### Required work:
Look through the entries below and extract exactly the lines from the one containing "order: Artiodactyla" through the one containing "common name: domestic cow", ends included.
:: Information shown ::
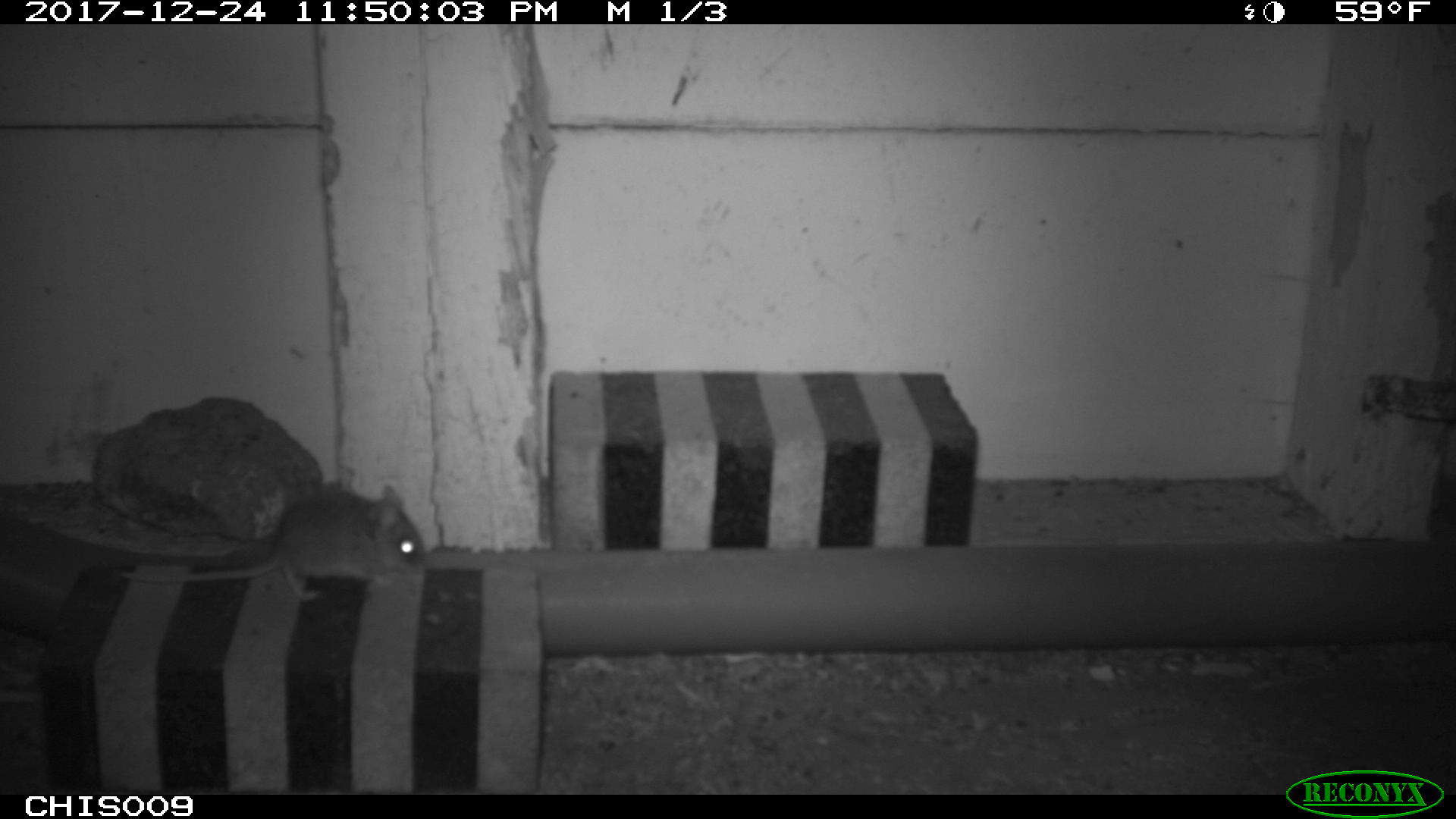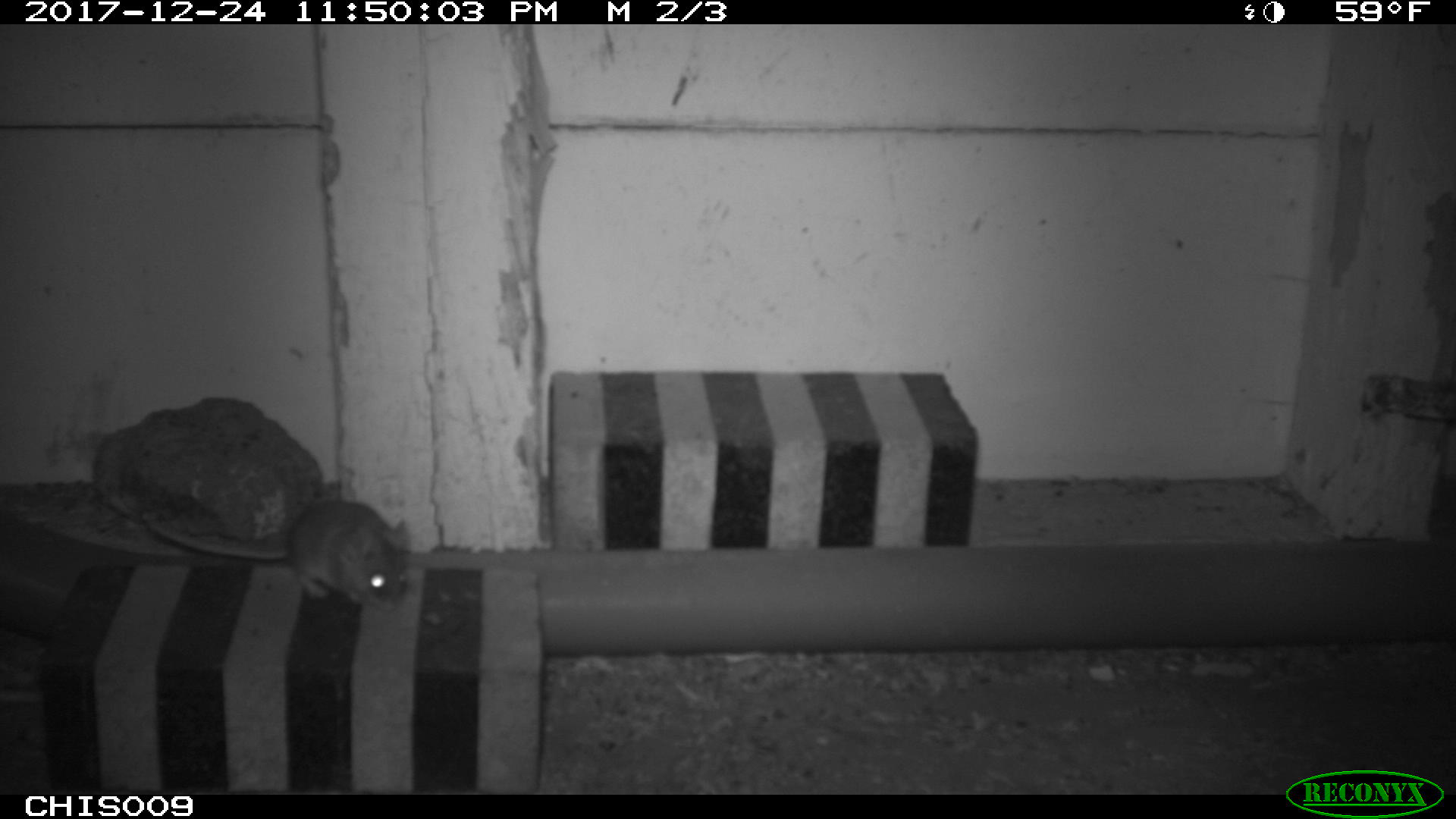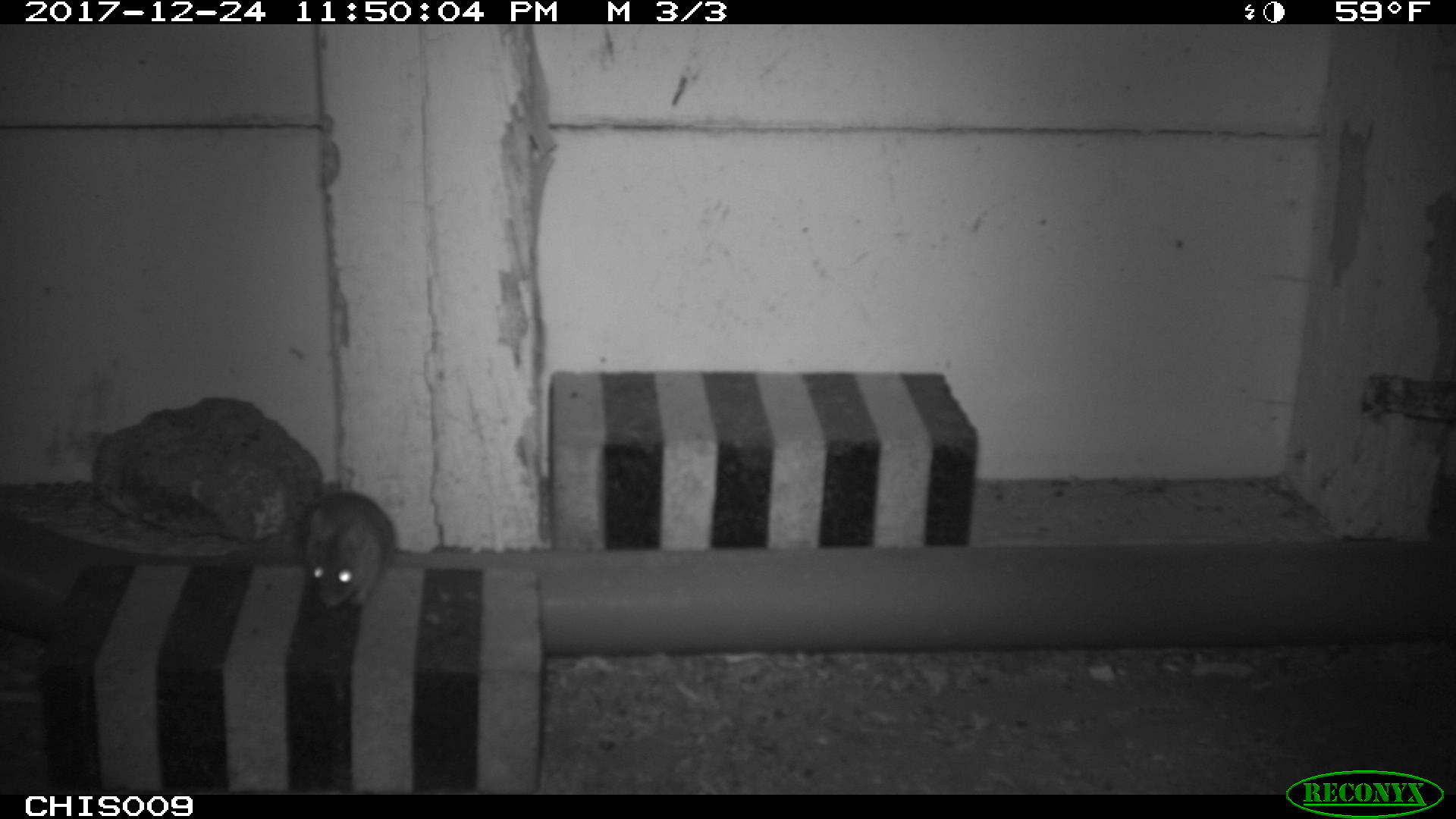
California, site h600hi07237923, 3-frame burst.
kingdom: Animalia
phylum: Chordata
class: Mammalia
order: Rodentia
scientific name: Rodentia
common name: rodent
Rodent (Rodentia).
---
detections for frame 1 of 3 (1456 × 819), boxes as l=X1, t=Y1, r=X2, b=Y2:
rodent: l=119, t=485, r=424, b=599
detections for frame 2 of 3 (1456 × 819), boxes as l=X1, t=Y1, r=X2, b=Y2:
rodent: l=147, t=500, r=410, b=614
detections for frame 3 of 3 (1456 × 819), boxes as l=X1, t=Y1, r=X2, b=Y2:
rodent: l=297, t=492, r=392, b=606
:::
:: Information shown ::
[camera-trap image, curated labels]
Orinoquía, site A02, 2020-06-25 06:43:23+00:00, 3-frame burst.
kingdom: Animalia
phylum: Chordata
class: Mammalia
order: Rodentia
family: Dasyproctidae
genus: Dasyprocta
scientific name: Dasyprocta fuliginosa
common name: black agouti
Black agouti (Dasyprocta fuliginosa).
:::
:: Information shown ::
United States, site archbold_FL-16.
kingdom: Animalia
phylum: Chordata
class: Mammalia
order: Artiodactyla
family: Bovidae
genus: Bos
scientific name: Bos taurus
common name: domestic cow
:::
### Written answer:
order: Artiodactyla
family: Bovidae
genus: Bos
scientific name: Bos taurus
common name: domestic cow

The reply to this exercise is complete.